## [Exercise prompt]
Write out each line of the entries below that holds the word "inflammatory".
━━━ Material provided
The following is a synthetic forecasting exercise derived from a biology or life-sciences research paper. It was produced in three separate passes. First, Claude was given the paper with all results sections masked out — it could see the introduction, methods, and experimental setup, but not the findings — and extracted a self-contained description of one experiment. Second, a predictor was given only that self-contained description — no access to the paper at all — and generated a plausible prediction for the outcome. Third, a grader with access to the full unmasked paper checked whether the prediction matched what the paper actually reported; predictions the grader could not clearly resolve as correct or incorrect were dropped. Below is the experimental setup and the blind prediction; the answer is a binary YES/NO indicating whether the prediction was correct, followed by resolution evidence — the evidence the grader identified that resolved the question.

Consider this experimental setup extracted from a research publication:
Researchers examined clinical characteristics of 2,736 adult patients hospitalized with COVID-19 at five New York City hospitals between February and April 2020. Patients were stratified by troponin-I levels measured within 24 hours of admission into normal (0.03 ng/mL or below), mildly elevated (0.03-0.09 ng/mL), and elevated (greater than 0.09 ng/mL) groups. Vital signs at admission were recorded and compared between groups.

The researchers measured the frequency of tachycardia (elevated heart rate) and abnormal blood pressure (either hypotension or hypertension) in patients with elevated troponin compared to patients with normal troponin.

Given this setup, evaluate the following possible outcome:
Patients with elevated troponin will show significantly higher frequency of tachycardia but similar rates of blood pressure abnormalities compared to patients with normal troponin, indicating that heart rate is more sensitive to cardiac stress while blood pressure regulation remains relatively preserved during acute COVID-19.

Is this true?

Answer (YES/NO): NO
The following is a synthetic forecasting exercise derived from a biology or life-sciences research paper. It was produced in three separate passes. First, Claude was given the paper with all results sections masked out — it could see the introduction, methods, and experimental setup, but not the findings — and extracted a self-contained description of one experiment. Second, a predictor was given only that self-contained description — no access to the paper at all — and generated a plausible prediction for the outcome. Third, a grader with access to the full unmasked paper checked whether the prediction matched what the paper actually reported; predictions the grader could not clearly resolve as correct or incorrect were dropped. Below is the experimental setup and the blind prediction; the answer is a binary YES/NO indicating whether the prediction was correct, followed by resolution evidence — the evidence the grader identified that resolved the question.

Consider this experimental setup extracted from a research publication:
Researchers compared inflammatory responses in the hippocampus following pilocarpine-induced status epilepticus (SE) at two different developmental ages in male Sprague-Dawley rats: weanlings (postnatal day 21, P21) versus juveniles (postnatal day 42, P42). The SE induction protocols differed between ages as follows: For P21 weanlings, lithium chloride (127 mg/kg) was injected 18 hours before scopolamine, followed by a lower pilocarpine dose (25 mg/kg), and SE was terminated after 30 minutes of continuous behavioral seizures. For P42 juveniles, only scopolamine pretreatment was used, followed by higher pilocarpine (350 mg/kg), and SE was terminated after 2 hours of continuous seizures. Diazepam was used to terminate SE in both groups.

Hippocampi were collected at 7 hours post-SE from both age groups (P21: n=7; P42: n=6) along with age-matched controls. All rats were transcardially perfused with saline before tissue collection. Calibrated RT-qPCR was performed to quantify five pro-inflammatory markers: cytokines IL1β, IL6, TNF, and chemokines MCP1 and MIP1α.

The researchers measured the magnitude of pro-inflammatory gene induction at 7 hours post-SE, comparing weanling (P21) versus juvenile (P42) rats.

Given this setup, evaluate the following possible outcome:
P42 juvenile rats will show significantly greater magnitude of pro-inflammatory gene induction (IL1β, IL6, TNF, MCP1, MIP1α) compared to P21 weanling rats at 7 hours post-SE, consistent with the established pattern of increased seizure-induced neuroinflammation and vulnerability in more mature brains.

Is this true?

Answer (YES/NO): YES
━━━━━━
## [Your response]
Researchers compared inflammatory responses in the hippocampus following pilocarpine-induced status epilepticus (SE) at two different developmental ages in male Sprague-Dawley rats: weanlings (postnatal day 21, P21) versus juveniles (postnatal day 42, P42). The SE induction protocols differed between ages as follows: For P21 weanlings, lithium chloride (127 mg/kg) was injected 18 hours before scopolamine, followed by a lower pilocarpine dose (25 mg/kg), and SE was terminated after 30 minutes of continuous behavioral seizures. For P42 juveniles, only scopolamine pretreatment was used, followed by higher pilocarpine (350 mg/kg), and SE was terminated after 2 hours of continuous seizures. Diazepam was used to terminate SE in both groups.
Hippocampi were collected at 7 hours post-SE from both age groups (P21: n=7; P42: n=6) along with age-matched controls. All rats were transcardially perfused with saline before tissue collection. Calibrated RT-qPCR was performed to quantify five pro-inflammatory markers: cytokines IL1β, IL6, TNF, and chemokines MCP1 and MIP1α.
The researchers measured the magnitude of pro-inflammatory gene induction at 7 hours post-SE, comparing weanling (P21) versus juvenile (P42) rats.
P42 juvenile rats will show significantly greater magnitude of pro-inflammatory gene induction (IL1β, IL6, TNF, MCP1, MIP1α) compared to P21 weanling rats at 7 hours post-SE, consistent with the established pattern of increased seizure-induced neuroinflammation and vulnerability in more mature brains.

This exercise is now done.